W wyświetlaczach QD-OLED dodawane są do panelu wśród pikseli OLED. W technice microLED wbudowane są diody. Są dodatkiem poprawiającym parametry a nie samodzielną, odrębna techniką wyświetlania.
Kropki kwantowe stosowane do tej pory w technologii wyświetlaczy określa się jako „fotoluminescencyjne”. Pochłaniają one światło, a następnie je emitują. W przypadku telewizorów LED LCD zwykle oznacza, iż diody LED emitują niebieskie światło, widoczne na ekranie telewizora, ale zarazem używane do wywołania czerwonych i zielonych kropek kwantowych (1), które emitują własne kolorowe światło. To, co widać na ekranie, to niebieskie światło z diod LED oraz czerwone i zielone światło z kropek kwantowych, które łączą się, współtworząc obraz. Istnieje wiele sposobów na wdrożenie tego procesu, ale zasada jest mniej więcej taka.

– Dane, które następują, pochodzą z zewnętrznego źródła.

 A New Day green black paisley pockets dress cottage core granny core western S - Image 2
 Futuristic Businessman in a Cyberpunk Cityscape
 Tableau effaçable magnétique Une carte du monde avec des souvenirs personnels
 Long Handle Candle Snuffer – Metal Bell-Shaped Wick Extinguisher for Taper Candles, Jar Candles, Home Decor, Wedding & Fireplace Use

Trzeba będzie jeszcze trochę zaczekać
Rozwiązanie opisywane przez dziennikarzy, którzy mieli dostęp do nowej techniki elektroluminescencyjnych kropek kwantowych Nanosys, nie stosuje tradycyjnie rozumianych diod LED lub OLED. Zamiast wykorzystywać światło do wzbudzania kropek kwantowych do emitowania światła, wykorzystuje bezpośrednio energię elektryczną. A kropki są bezpośrednim i jedynym źródłem wyświetlanego obrazu.

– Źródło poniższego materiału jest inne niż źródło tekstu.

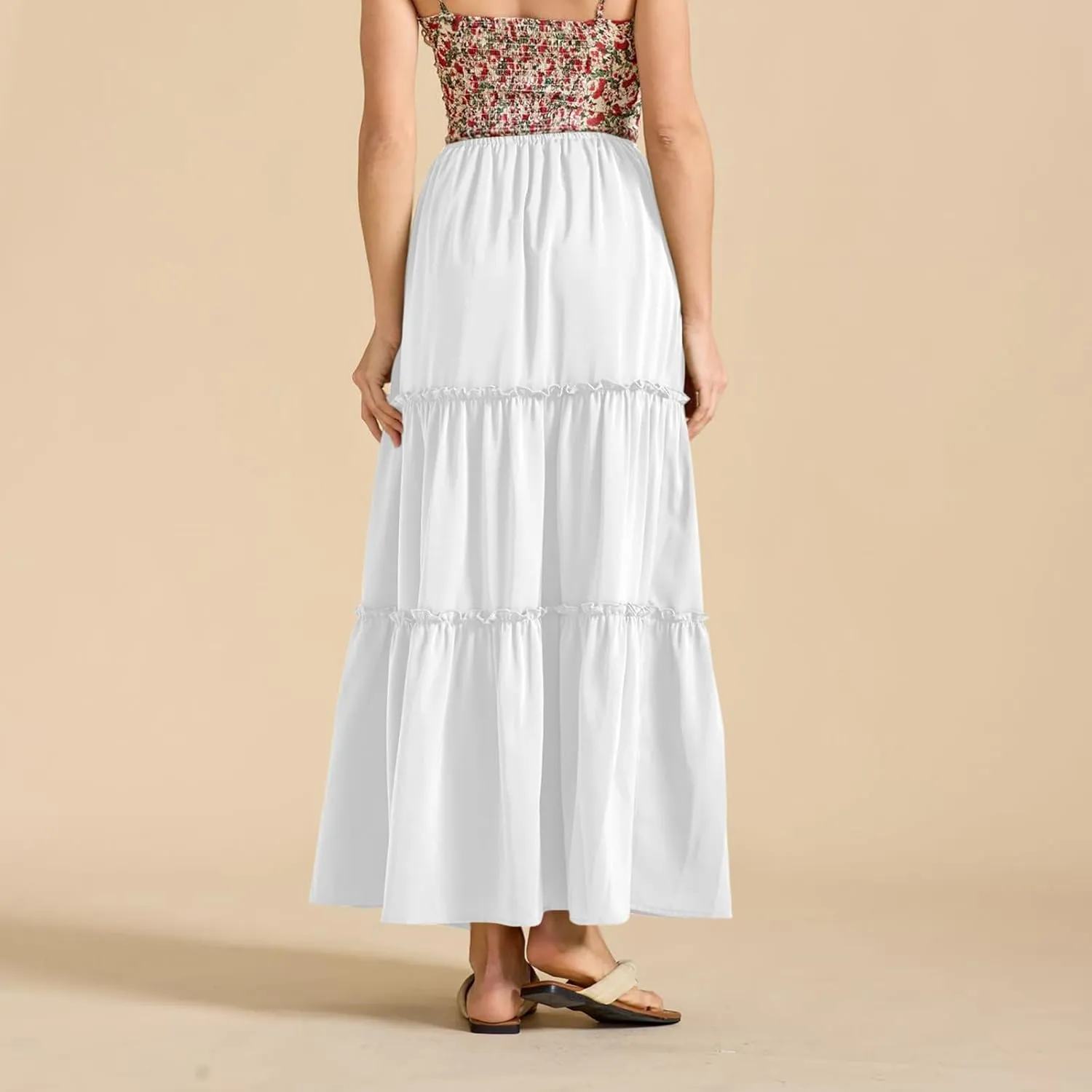 Womens Maxi Skirts Summer Solid Color High Waist Pleated A Line Swing Tiered Skirt Casual Fashion Flowy Boho Skirts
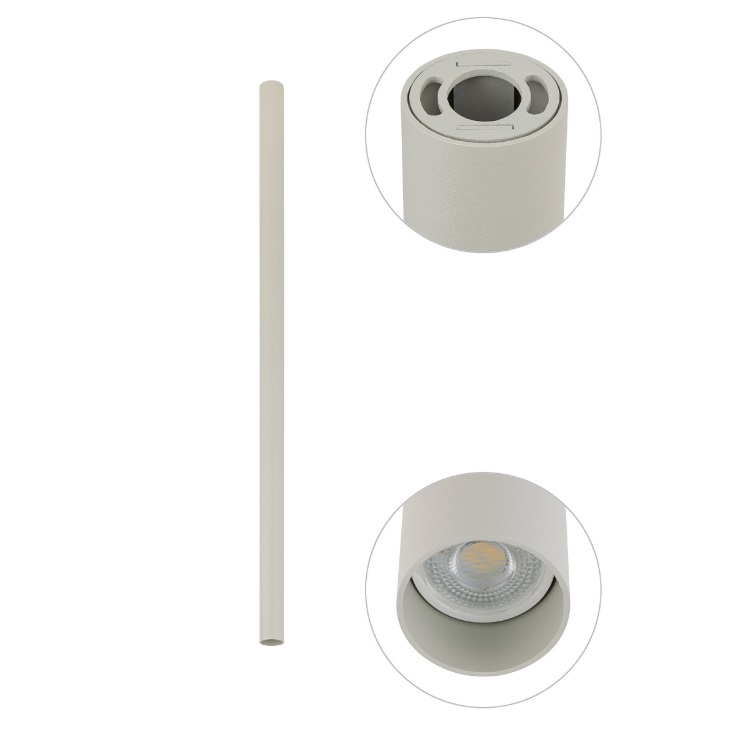 Jasnoszara lampa sufitowa tuba Fourty L 90cm - smukła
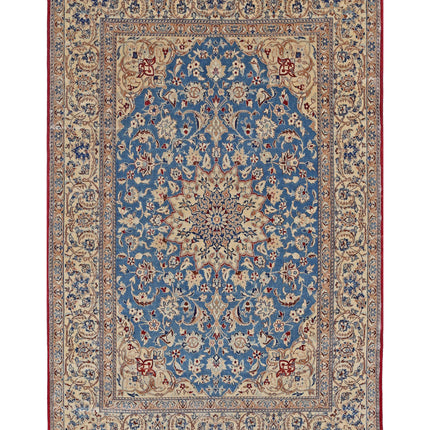 Isfahan 3' 5" X 5' 2" Hand Knotted Wool & Silk Rug 3' 5" X 5' 2" (104 X 158) / Blue / Wool & Silk
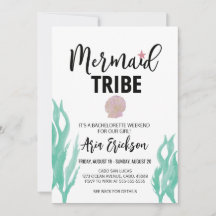 Modern Mermaid Tribe Bachelorette Party Invitation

Usunięcie typowych dla ekranów warstw ma prowadzić do budowy cieńszych, bardziej energooszczędnych wyświetlaczy. Mają być tańsze w produkcji, czyli tańsze dla odbiorcy końcowego. Ocenia się, że poziom jakości obrazu jest nowej technice co najmniej tak dobry jak QD-OLED, jeśli nie lepszy. Ponadto ma nadawać się doskonale do małych, lekkich wyświetlaczy o wysokiej jasności w zestawach VR nowej generacji, wydajnych ekranów telefonów, nie mówiąc już o udoskonalonych telewizorach z płaskim ekranem.
Nanosys nazywa tę technikę elektroluminescencyjnych kropkami kwantowymi - „nanoLED”, co wydaje się nieco mylące, gdyż nie o rozwiązania LED-owe chodzi. Warto jednak nie zapominać, że to dopiero prototyp. Nawet Nanosys przyznaje, że wyświetlacze z bezpośrednim widokiem kropek kwantowych dzieli jeszcze co najmniej kilka lat od ewentualnej masowej produkcji.